We are not just a research lab. We do things that help people solve problems. So we define the problems that matter most. On my X account, I frequently do surveys like, what matters more to you? These feedback signals are very useful to our researchers, and they can hear real-world user feedback. We collected more than 10,000 responses from that survey. It’s very quick and very fast. It lets them see the drawbacks of GLM-5, for example, because they might think, okay, GLM-5 is pretty good. Nobody will choose “the capabilities are not great enough.” But frankly speaking, there are a lot of people still choosing that the capabilities need to be improved. Rather than saying you don’t have vision, for many people it’s okay not to have vision, but you need to catch up with Opus 4.6.
Kyle Chan (14:16)
Mm-hmm. Yeah, ultimately that is probably the must-have, right? And then everything else is additional, layered on top of that.
Z.ai has been working on agentic AI models for a long time now, sort of before it was cool. And I was wondering, going forward, we talked about long horizon, but more generally, what are the challenges with developing these models in a way that’s geared more toward these agentic workflows? Are more of the challenges on the engineering side, trying to wrestle enough compute to be able to train and experiment with different models? Or is it how to get the right kind of RL loop going, because how are you going to give the right feedback for such a complex outcome and then iterate on that? I don’t know if there are certain specific challenges to training foundation models and developing them in the age of agents.
Zixuan Li (15:26)
Yes, there are a lot of barriers, a lot of difficulties, so I’ll mention some. First is the speed of compute. We don’t want the task to take longer, because we want the result in a minute. The reason why it seems so long is that the inference speed is not that fast. So you need to wait for the agent to perform the task. Why not have a result in a minute instead of having it in eight hours?
So for long-horizon tasks, I think we need to improve the infrastructure of agentic inference, things like that. Different architecture, not only GPU inference, but also how you organize the results, whether you do the tasks in parallel or in other forms to speed up the process. For me, I like Gemini because Gemini is super fast. We don’t need an answer that takes an hour. You just want to see it instantly.

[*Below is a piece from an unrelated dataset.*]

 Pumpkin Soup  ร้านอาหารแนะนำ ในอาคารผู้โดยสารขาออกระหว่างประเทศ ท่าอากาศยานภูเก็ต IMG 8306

If you finish a task within 10 hours, that’s not ideal for the general public. Maybe it’s ideal for researchers or developers, and super developers, not ordinary developers, because they don’t trust AI. They don’t want AI to perform tasks for them during their sleep. So to get more of the general public to accept this idea, we need to run these tasks super fast.

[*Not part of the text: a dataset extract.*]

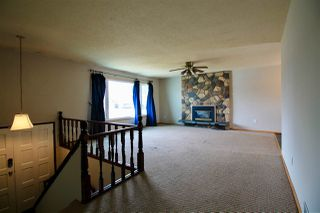 Photo 2: 4912 52 Street: Bruderheim House for sale : MLS®# E4154869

So that’s one issue. The second issue is context. When we see the agent doing tasks in its third round or fourth round, when the context window is compressed, sometimes it loses all the information and it cannot follow instructions. It’s pretty normal, not only for Chinese models but also for all the frontier models like Gemini. They declare they have a 1 million context window, but actually after several hundred thousand tokens, they just cannot recall anything or recall key information. So that’s very important.
And there are also a lot of foundational issues. Hallucination. You cannot solve it completely. The model creates something that doesn’t belong to your work or doesn’t exist. So with long-horizon tasks, it grows exponentially. The hallucination will pass from the first round to the last one.
Kyle Chan (18:34)
Yeah, a lot of labs talk about the same problems, and any user who uses these models on a regular basis will know that feeling of when the context window is starting to run out and it’s just not really responding appropriately anymore, kind of making up stuff.
Zixuan Li (18:57)
Yes, and we also lack training data because no one has done it so far. No one has performed a task over 10 hours and collected all the data and then gone back to label it.
Kyle Chan (19:01)
Mm-hmm.
Yeah, so what do you do without that kind of data, right?
Zixuan Li (19:19)
So we need more RL and we need more synthetic data. We think about synthetic data, but also try to find the hallucination inside it, try to correct all the non-instruction-following issues.
Kyle Chan (19:37)
Z.ai has been especially at the forefront in terms of working with Chinese chipmakers and Chinese hardware to support model deployment on AI chips like Huawei Ascend or Moore Threads or Cambricon. And if I recall correctly, GLM Image, the image generation model, was trained end-to-end on Huawei Ascend chips. And then more recently, in the latest Z.ai earnings report, there was a discussion of co-design and hardware-software collaboration. So I was wondering, what is the strategy behind this? Why is this seemingly a big priority for Z.ai? And what’s it like to work with the Chinese chipmakers too?
Zixuan Li (20:28)
I think the reason is quite simple. We don’t have access to NVIDIA chips. All the Chinese companies, I think, face similar issues. And we don’t have Blackwell. So that may restrict the scaling of our capacity and our performance.
When you look at DeepSeek’s tech report, the reason why they choose the number of parameters is based on the infrastructure. It’s the largest model they can train with their infrastructure. So we face similar issues. We try to select the right balance.
Kyle Chan (21:15)
So what has it been like working with the Chinese AI chipmakers? And how closely do you work together? What’s that process entail? How different is it from working with, say, NVIDIA GPUs?
Zixuan Li (21:32)
At first, we don’t work with NVIDIA GPU makers or enterprises. I think it’s fantastic working with Chinese chipmakers. But the only limitation is their supply. With some makers, we just finished the collaboration, but they haven’t produced so many chips yet. So we are still waiting for their large supply in the upcoming months.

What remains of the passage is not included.